Publicado por: marcospauloteixeira | Dezembro 6, 2009

Falso coma de Rom Houben não é caso isolado

Falso coma de Rom Houben não é caso isolado

Durante 23 anos ele pôde sentir e ouvir

BRUXELAS, quinta-feira, 25 de novembro de 2009 (ZENIT.org).- “Eu gritava mas ninguém me escutava”, declarou Ron Houben, agora com 46 anos, à revista alemã Der Spiegel.

O paciente, aficcionado por artes marciais e estudante de engenharia, passou 23 anos em um suposto estado de coma após um acidente de trânsito. 

Em 2006, Houben conseguiu novamente se comunicar, por meio de um teclado especial, graças a que o neurologista Steven Laureys, da Universidade de Lieja, descobrisse que os médicos tinham se equivocado em seu diagnóstico inicial. Sua história foi revelada esta semana através de um ensaio publicado na revista BioMedCentral Neurology.

Incomunicável

Pouco tempo depois do acidente, ocorrido em 1983, os médicos e enfermeiros que atenderam Houben na cidade de Zolder (Bélgica), asseguraram que não existia nenhuma esperança de que pudesse despertar do suposto coma.

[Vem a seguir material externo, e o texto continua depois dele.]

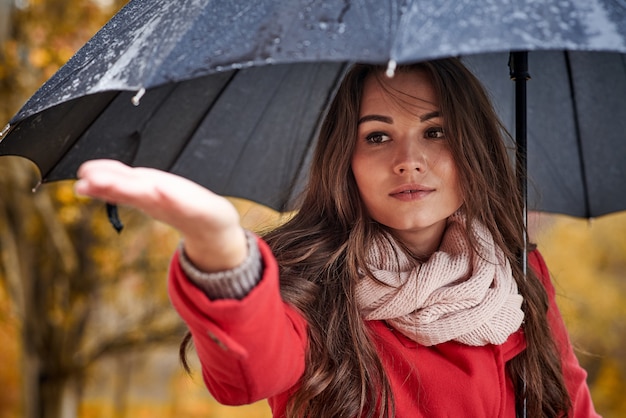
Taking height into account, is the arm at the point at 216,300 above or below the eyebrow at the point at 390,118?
above

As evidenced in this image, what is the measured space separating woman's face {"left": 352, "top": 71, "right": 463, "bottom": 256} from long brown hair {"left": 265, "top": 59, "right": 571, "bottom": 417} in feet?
0.10

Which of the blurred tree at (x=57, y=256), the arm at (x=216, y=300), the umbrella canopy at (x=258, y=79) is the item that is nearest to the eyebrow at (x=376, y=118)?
the umbrella canopy at (x=258, y=79)

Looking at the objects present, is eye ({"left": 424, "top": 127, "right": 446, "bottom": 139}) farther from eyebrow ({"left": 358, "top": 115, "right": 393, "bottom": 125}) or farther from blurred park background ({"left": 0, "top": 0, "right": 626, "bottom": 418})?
blurred park background ({"left": 0, "top": 0, "right": 626, "bottom": 418})

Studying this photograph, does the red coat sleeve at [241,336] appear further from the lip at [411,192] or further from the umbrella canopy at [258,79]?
the lip at [411,192]

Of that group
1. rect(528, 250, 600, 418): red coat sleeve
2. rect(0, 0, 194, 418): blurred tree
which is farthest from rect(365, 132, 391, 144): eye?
rect(0, 0, 194, 418): blurred tree

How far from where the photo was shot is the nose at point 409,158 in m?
2.19

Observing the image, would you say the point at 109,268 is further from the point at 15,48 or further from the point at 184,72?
the point at 184,72

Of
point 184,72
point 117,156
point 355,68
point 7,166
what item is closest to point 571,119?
point 355,68

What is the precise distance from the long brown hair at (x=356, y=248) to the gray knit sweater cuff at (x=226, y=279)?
523 millimetres

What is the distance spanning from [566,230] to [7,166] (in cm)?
871

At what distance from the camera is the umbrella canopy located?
154cm

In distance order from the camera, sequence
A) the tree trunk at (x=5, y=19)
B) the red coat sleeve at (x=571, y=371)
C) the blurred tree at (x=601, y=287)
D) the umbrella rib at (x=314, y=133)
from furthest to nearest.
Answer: the blurred tree at (x=601, y=287), the tree trunk at (x=5, y=19), the umbrella rib at (x=314, y=133), the red coat sleeve at (x=571, y=371)

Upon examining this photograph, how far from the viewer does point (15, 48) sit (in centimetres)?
624

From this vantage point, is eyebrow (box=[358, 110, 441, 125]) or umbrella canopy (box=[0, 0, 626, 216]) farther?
eyebrow (box=[358, 110, 441, 125])
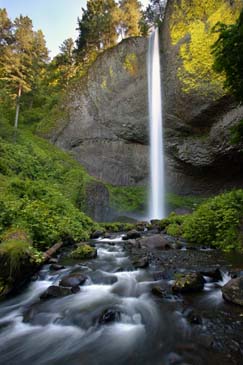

“Eu gritava sem que ninguém pudesse escutar”, assegurou Houben. “Fui testemunha do meu sofrimento enquanto meus médicos tentavam falar comigo, até o dia em que renunciaram”, indicou.

O paciente assinalou que, ainda que permaneceu tanto tempo incomunicável, “agora quero ler, falar com meus amigos por meio do computador e aproveitar minha vida, agora as pessoas sabem que não estou morto”.

Sua mãe, Fina Houben, que cuidou dele durante todos estes anos, assegurou que sempre acreditou que seu filho estava consciente. “Pequenas coisas me demonstravam isso. Quando eu lhe dizia que me olhasse, ele levantava um pouco a cabeça e me olhava um pouco. Dizia-lhe para virar a cabeça, e ele tentava”.

Por sua parte, o neurologista Steven Laureys assinalou que cerca de 40% dos casos em que se diagnostica estado vegetal são equivocados e que um estudo mais exaustivo pode revelar neste percentual vários sinais de consciência.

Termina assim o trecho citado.